I’ve been thinking about a lot about the story of David being anointed king of Israel. Samuel approached his father Jesse and announced that one of his sons would be king. Jesse quickly gathered his sons together and I’m sure had them dress up. I can see him putting them in order of who he thought would make a great king. As Samuel looked over each one, God never gave him the go ahead. He began to worry if he had heard The Lord.

Finally after looking at all of them, he asked Jesse if he had any more sons. I love how the Message writes this answer. Jesse replied, “Well, yes, there’s the runt. But he’s out tending the sheep.” David didn’t look kingly. Not even in his own father’s eyes. His own father didn’t even think to bring him in when he heard one of sons would be king. I’m sure his brothers laughed when Samuel told them to send for him. The moment David came through the door, God spoke and said, “This is the one!”

Samuel, Jesse and each of us can learn a lesson from what God spoke to Samuel. In verse 7 of I Samuel 16, God told Samuel, “The Lord doesn’t see things the way you see them. People judge by the outward appearance, but The Lord looks at the heart.” Part of human nature is to judge by the outward appearance. We rarely take inner beauty into consideration. I’ve heard it said that you form an opinion about someone within 3 seconds of meeting them. It’s sad that we are that quick to judge.

It’s a good thing our worth isn’t dependent on what man sees. It is based on who you are in Christ and what He sees in you. Even you may look into the mirror and not see much, but when God looks at you, He sees royalty. He is the King of Kings and we are His children. That means that as a child of the King, you are a prince or princess. You were formed in His image and called to be His ambassador here.

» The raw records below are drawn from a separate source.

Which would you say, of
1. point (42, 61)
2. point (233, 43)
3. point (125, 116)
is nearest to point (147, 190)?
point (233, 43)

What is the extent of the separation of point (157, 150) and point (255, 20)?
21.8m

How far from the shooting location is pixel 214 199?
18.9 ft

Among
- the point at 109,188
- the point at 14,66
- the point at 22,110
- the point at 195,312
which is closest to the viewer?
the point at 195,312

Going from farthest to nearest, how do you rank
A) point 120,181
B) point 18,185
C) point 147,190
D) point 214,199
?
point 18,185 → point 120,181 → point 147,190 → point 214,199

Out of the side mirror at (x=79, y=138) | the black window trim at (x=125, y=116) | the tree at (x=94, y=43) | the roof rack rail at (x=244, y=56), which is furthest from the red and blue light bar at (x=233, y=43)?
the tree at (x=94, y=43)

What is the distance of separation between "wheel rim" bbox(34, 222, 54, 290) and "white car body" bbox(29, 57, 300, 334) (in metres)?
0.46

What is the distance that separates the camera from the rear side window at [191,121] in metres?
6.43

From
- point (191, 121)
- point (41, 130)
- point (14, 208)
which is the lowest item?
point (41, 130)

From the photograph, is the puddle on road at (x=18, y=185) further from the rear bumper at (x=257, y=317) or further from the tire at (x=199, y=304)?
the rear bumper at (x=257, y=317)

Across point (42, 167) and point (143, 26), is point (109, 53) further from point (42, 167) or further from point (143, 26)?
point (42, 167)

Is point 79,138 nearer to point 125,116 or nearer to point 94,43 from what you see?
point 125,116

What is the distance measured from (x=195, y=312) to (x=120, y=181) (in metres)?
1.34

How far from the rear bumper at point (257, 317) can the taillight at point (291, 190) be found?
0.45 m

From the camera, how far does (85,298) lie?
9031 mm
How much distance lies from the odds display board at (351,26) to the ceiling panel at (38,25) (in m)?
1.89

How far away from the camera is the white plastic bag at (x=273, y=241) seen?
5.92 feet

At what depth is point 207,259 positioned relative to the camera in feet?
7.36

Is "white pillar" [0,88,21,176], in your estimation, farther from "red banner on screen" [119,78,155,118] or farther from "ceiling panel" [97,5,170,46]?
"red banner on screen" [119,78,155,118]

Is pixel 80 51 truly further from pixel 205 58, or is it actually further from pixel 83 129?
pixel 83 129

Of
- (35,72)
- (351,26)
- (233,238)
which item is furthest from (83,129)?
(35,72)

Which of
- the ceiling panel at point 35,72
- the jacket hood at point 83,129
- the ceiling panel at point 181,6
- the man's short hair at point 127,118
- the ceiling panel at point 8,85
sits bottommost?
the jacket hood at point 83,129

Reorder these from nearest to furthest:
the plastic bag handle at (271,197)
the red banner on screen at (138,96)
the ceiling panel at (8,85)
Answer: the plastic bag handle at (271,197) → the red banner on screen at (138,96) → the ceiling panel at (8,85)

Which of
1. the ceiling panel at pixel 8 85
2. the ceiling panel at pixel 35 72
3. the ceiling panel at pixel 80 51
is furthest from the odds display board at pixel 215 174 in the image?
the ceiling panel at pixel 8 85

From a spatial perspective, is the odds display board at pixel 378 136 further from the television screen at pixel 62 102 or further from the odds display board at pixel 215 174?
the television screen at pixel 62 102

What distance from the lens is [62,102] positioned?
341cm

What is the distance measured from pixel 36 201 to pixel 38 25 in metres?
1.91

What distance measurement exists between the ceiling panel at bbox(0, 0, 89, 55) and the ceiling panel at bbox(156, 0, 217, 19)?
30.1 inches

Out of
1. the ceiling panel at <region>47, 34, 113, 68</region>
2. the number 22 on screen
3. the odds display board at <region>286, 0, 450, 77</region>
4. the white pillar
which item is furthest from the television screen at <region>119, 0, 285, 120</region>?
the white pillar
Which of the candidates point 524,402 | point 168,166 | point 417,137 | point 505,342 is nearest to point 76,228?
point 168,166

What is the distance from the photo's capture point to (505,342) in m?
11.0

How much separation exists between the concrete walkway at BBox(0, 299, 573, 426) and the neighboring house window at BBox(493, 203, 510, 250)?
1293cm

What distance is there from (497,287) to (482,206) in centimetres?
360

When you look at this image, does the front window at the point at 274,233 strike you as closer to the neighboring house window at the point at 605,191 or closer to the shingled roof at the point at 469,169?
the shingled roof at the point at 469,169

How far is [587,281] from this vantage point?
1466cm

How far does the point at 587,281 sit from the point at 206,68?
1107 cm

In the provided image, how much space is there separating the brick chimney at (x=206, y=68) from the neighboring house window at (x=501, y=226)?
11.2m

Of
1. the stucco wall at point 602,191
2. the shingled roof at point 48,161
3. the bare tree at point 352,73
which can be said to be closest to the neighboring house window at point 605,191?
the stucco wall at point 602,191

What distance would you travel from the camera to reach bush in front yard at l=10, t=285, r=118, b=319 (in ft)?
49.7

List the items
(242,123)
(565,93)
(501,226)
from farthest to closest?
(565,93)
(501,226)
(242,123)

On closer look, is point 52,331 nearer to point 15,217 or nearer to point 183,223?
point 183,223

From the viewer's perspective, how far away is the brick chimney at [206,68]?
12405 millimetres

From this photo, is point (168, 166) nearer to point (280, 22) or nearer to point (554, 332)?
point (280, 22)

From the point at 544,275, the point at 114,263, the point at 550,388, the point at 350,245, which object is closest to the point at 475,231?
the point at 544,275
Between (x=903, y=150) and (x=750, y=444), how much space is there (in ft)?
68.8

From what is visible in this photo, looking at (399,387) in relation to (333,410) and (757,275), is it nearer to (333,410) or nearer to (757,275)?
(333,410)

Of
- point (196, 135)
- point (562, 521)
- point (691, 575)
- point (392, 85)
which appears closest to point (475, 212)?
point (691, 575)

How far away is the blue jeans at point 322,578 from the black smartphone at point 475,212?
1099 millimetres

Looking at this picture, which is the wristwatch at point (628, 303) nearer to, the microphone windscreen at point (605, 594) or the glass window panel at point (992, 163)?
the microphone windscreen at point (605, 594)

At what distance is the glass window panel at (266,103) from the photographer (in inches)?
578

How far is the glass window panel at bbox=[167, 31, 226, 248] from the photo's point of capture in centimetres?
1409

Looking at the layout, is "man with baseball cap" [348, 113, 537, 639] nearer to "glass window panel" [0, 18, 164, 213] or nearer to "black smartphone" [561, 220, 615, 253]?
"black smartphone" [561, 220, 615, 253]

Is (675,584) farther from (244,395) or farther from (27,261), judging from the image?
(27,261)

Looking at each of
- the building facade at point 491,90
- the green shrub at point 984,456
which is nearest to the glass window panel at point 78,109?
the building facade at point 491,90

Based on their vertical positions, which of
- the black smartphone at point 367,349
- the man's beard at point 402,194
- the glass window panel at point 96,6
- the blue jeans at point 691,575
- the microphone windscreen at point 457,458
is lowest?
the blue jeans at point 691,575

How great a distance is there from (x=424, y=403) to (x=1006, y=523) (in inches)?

When God looks at you, He shouts, “That’s the one!” You are whom He chose to bear His name. To be His light. To share His love. You may see yourself as the runt, but God sees a king or queen in you. All throughout the Bible, the people that God chose to use were not the ones you or I would choose. Moses stuttered. Esther was scared. Jonah was disobedient. Mary wasn’t married. Peter failed. Paul murdered Christians. The list goes on.

Don’t let someone else keep you from being who you are in Christ. Don’t let what you or others see prevent you from doing what God called you to do. You may be a klutz, short, fat, ugly, tall, thin or any other label that this world places on you, but don’t let that define you. You are a child of God. Romans 8:17 says that since we are His children, we are His heirs. God sees who you really are. God sees you as His child. God sees you as His perfect creation and is ready for you to step into the role He called you to.